The radius of correlation for analysis approach a is defined as

$$\rho : = \inf_{r> 0}\left\{ {\left. {r:g_a(r\prime) = 1\,{\mathrm{for}}\,{\mathrm{all}}\,r\prime \, \in \,\left[ {r,\infty} \right.} \right)} \right\},$$

when a analyzes completely spatially random data. To estimate ρ from \(\hat g_a(r)\), the scheme presented in Supplementary Note 9 was implemented. For a set \({\cal R} = \{ r_1, \ldots ,r_m\}\) of finely, regularly spaced proposal values of ρ,

$$\hat \rho = \operatorname*{argmin}_ {r_i \in {\cal R}} T(r_i)$$

where

$$T(r_i) = (m - i + 1)^{ - 1}(m - i)^{ - 1}\mathop {\sum}\limits_{j = i}^m (\hat g_a(r_j) - \bar g_i)^2$$

and \(\bar g_i = (m - i + 1)^{ - 1}\mathop {\sum}\nolimits_{j = i}^m \hat g_a(r_j)\). Algorithmic resolution limit α is then estimated as \(\hat \rho /2\).
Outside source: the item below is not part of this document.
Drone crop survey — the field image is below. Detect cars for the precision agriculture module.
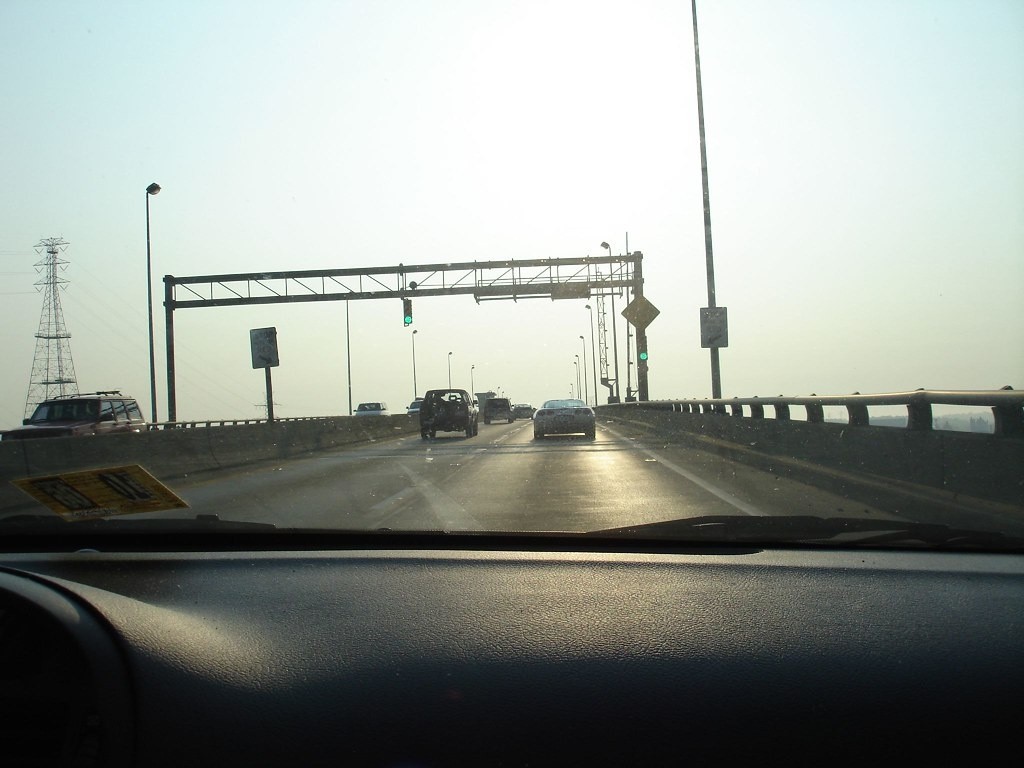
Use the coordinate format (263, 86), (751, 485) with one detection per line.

Calculating resolution adjusted Ripley’s K-function

For the algorithmic resolution limit α for a specific image analysis approach determined as described above, L2α(r) − r is calculated as

$$L_{2\alpha }(r) - r = \sqrt {\frac{{K_{2\alpha }(r) + 4\pi \alpha ^2}}{\pi }} - r,$$

where K2α(r) = K(r) − K(2α). See Supplementary Note 9 for details regarding the determination of 2α for each image analysis approach from the corresponding pair-correlation results.

Analyzing experimental superresolution data

Let \({\cal D}_i\) denote the ith dataset consisting of Mi images \(\{ {\cal I}_1^i, \ldots ,{\cal I}_{M_i}^i\}\) for i = 1,…,N. Let \({\cal D}_1\) denote the set of acquired experimental images. The remaining datasets \({\cal D}_2, \ldots ,{\cal D}_N\) were generated by summing images from \({\cal D}_1\) as follows:

$${\cal I}_m^i = \mathop {\sum}\limits_{j = m_0^\prime}^{m^\prime } {\cal I}_j^1,$$

where \(m_0^\prime = m(i - 1)\) + 1, m′ = mi for m = 1,…,Mi. Here, Mi denotes the number of images in dataset \({\cal D}_i\) and is calculated as Mi = M1/i. Each of these datasets were analyzed independently using the image analysis approaches described above. The experimental dataset analyzed for Fig. 4 consisted of M1 = 50,000 images.

Reconstructing superresolution images

Superresolution images were reconstructed from a set of localizations by simulating Gaussian profiles (as described above in the simulation of clathrin-coated pits) centered at each localization. The superresolution image was generated using a pixel size of 1/63 μm in the object space which corresponds to 1/16th the object space pixel size of the acquired images. Each Gaussian profile was simulated using σ = 17 nm for the width parameter and 100 detected photons. The value for σ corresponds to the limit of the localization accuracy calculated using the average number of photons detected from each localized fluorophore and the average background noise associated with each localization.

Software

Region of interest identification using wavelet-filtering or global-thresholding followed by fitting with either Airy or Gaussian profiles was performed using custom programs developed with the MIATool software framework29 in Java. The ThunderSTORM23 and SimpleFit24 software packages were used with default settings for the various options within the software. The QuickPALM25 software was used with the Full Width at Half Maximum  = 2 setting to match the width of the single molecule or clathrin-coated pit being localized. Calculations for L(r) − r, pair-correlations, and L2α(r) − r were performed using custom-developed scripts in the MATLAB programming environment (The MathWorks, Inc., Natick, MA). All figures were similarly prepared using MATLAB.